Arvind Nair
Guest Article

Halt and catch fire

Halt and Catch Fire is an idiom referring to a machine code instruction that causes the computer's CPU to cease meaningful operation, requiring a restart.

Digitisation of the way we connect, meet, attend, consume and engage with brands, people and products has seen a fundamental shift in 2020. As distant interactions become a reality, we witness the transformation in behaviours and consumption setting up a new digital led normal. While social media consumption and video marketing reaches its peak and maturity, it’s time to look at digital as the growth engine of business.

Over the last several months, we’ve worked with brand teams in a variety of sectors, including retail, sports, finance, and health care, to plan for what’s next. The most impactful solutions have come through one critical question — what people’s behaviours will look like after the pandemic? To help shape some thinking on the impact of behaviour change, we’ve identified three categories of shift:

  • Continued: are behaviours that are likely to return to their pre-pandemic state unchanged. e.g. air travel quickly bounced back from a sharp decline immediately after the 9/11 terrorist attack in 2001, as people were reassured by tighter security

  • Redundant : are behaviours that are likely to collapse altogether or be replaced e.g. Consumers stockpiling essential products for daily consumption resulting in temporary stockouts and shortages.

  • Modified: are activities that are likely to return after the pandemic, with fundamental changes. e.g less use of public transport, more remote working

If we look at the behaviour as a habit, and it being disrupted many a times, it will somewhere lead into newer opportunities to intersect with a new behaviour. Being part of a routine increases the likelihood that the behaviour will continue.
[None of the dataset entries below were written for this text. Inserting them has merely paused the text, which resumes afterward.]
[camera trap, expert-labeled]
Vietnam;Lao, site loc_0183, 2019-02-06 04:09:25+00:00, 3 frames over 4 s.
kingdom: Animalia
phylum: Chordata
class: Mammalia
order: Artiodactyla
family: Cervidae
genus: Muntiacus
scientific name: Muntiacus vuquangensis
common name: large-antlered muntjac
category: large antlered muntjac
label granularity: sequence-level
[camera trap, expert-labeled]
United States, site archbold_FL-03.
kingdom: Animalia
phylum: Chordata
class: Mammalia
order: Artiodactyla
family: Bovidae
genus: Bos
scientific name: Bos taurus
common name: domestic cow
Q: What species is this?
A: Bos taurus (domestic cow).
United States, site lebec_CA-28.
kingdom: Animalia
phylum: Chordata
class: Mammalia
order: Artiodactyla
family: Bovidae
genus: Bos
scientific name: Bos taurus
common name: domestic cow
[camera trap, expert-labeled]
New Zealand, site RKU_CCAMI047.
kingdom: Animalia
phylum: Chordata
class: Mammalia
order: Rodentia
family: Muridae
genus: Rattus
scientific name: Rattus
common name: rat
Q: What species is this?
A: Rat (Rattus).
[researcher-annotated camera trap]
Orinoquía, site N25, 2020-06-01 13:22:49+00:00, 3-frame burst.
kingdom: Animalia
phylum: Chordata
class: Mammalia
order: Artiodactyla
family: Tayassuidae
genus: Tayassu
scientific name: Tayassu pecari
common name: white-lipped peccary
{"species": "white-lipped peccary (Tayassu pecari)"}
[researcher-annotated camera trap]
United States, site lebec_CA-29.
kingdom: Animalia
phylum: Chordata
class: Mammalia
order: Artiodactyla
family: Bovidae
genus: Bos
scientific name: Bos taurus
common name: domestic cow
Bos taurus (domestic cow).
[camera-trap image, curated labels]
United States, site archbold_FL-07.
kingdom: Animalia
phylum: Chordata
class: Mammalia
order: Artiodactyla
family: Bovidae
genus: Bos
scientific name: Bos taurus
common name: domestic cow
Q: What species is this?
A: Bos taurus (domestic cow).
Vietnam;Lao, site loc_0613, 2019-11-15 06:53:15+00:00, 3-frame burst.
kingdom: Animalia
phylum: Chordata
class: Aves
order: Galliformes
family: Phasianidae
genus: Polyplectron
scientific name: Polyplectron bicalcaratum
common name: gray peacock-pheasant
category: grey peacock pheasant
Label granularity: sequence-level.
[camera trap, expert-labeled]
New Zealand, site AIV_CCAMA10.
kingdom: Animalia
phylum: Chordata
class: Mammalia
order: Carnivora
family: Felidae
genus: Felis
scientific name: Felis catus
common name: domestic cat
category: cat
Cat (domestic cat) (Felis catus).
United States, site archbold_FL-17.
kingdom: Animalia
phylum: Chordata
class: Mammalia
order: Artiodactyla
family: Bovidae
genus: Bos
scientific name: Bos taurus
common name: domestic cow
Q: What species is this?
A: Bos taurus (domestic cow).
Importantly, studies of habit formation suggest that time spent doing a behaviour isn’t the critical factor in determining whether it gets embedded; it’s the number of times you do it.

A habit also becomes embedded simply through the act of repetition so becomes routine and engrained in our muscle memory, for example, for example, brushing our teeth or scrolling the news feed or refreshing Twitter or honking on the roads become habitual behaviours. It is expected that most habits will return back to normal. However, it is inevitable that some habits will die because the consumer under the lockdown discovers an alternative that is more convenient, affordable, and accessible.

As the next billion get ready to drive consumption, brands and agency partners need to ensure that the digital ecosystem is built for it. The ability to adapt and to re-think priorities has empowered the “agency-client” model to experiment and better understand the digital ecosystems in the last two years. To listen, analyse and predict aspects of buyer behaviour, or brand affinity has created varied opportunities for everyone.

A billion customers, that’s the promise. Both brands and consumers will benefit from these direct relationships as brands will be able to offer personalised promotions, which will make this a long-term change in e-tail habits.

As branded ecosystems take centre stage, the experience that we build for any user in those systems become the bedrock for growth. Customers expect seamless connectivity, weather its between multi device sync’s, or just continuing the Netflix show on the phone instead of streaming it. Imagine, if you had to restart the episode every time you turned back to the show you were binging. As digital starts mirroring the offline ecosystem, it’s time to re-evaluate the basics across all the touchpoints and identify the opportunities to scale. The ability to nourish, refine, and target consumers across the ecosystem, will in the longer term drive a higher CLV thus moving ahead from a base of pure acquisition.

It’s now time setup and scale digital’s raison d'etre- to be able to directly speak and sell to the consumer at scale; to be relevant and not just address a recency bias; to be able to run pilots; to be able to drive a digital culture within the organisations and to build ecosystems that allows a connected customer journey, bringing value to both customers and brands. The number of devices in our homes is growing fast. Brands need to find ways into the new ecosystems and consumer habits.

Every crisis leads us to innovate and build. As we “Halt, and catch fire”; the ability to re-think the status quo will provide us with the opportunity to build, engage, create unique ecosystems and unlock the true power of digital.

The author is the Regional Director of Mirum India.